> _Required tasks_:
a) In the Samba forum thread, what did Blackace identify as the real problem?
b) In the Samba forum thread, rewrite the paragraph beginning "Yeah, I have it set to cups" more briefly, keeping its main facts.
c) Continue the Samba forum thread from where it stops.

> _Text block_:
⁂
Of course this assumes you're using cups.

You may have already fixed this problem by now, but just in case...

Rob W.

----------

## Blackace

Yeah, I have it set to cups, and that wasn't really the problem anyways...the REAL problem was my "overzealous" firewalling on the Win2K boxen.  But in my opinion you can never be overzealous about firewalls.

(I kinda/sorta needed to update my firewall configs on the Win2K boxen to reflect the damn IP address changes that occurred every time I restarted my Gentoo box...then everything tends to work a WHOLE LOT better!) Duh.

Thanks for following this thread anyways...any admins around could go ahead and lock this post, or commit it to tips/docs under "WIN2K FIREWALLING, SAMBA, AND DYNAMIC IP ADDRESSING".   :Rolling Eyes: 

Thanks,

Blackace.

----------

## chromeless

Blacklace your earlier threads completely describes the problems I have been having also configuring samba on my box and my face started to light up a bit ...   :Laughing:  but then my problems is everything starts up fine including smbd but then the only thing is nmbd refuses to start up.
⁂
> _Records shown_:
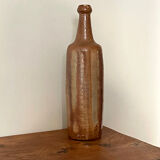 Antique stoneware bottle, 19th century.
⁂
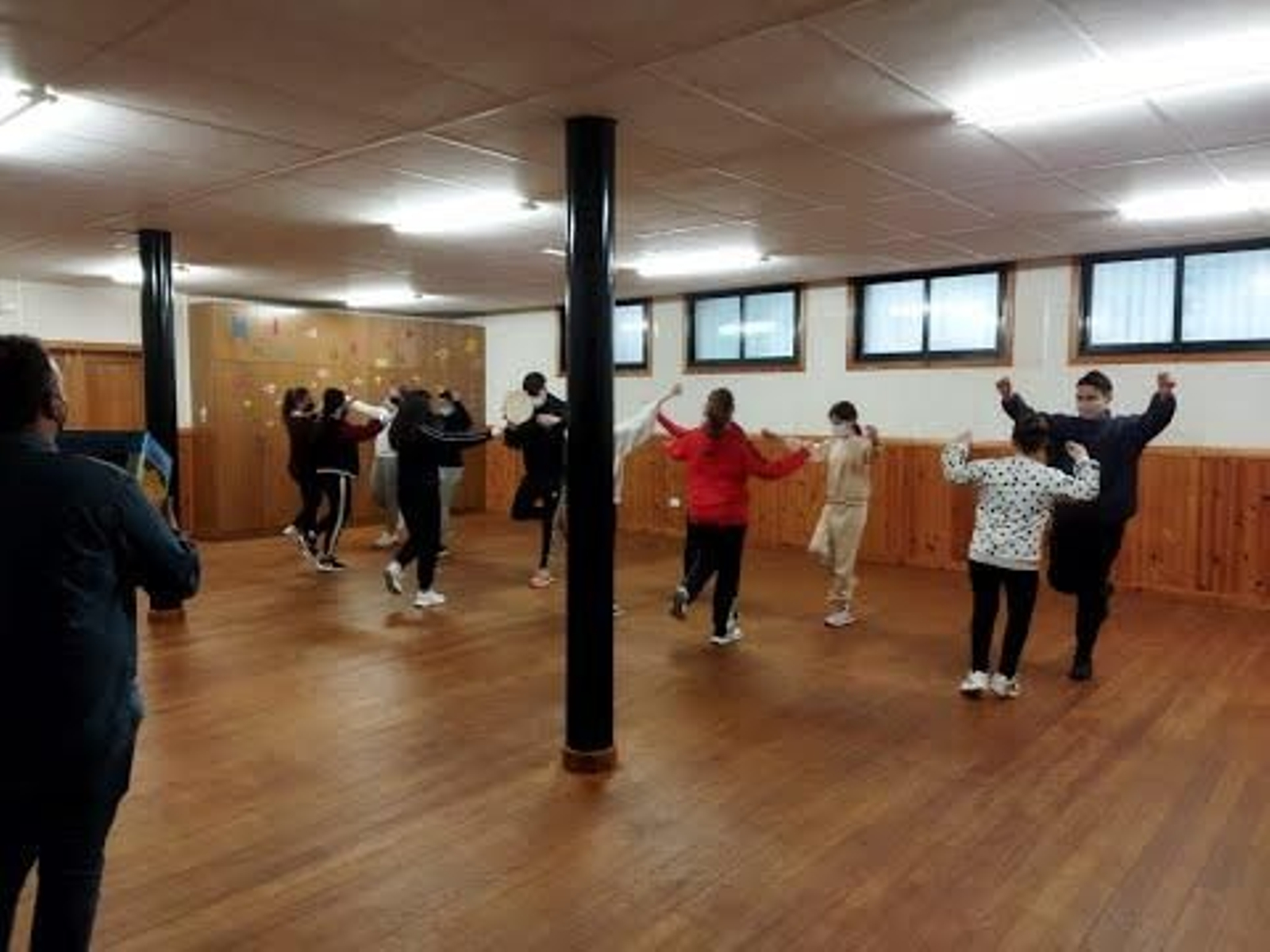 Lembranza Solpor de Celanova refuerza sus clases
⁂
> _Task answers_:
a) Overzealous firewalling on the Win2K machines.

b) Blackace has it set to CUPS, but that was not the problem. The real cause was overzealous firewalling on the Win2K machines, though in Blackace's view firewalls can never be too strict.

c)
FYI i am running samba on my box with a dialup and my hostname is localhost. Can some one help me ?

----------

## Blackace

chromeless, first of all you need to post some more info about your problem.

What are you trying to set samba up to do ?

What error message do you get when nmbd fails to start ?

Do you have xinetd installed/set up ?

I can't guarantee anything, but I'll try to figure out if you are having any of the same problems I have had, then tell you how I fixed them.

Blackace.

----------

## chromeless

Well this is what I am trying to do :

1. I am trying to control samba server through zope

2. Error I get is 'no interface found' when i do a tail /var/log/log.nmbd

3. How do i get the samba status of the server through python ?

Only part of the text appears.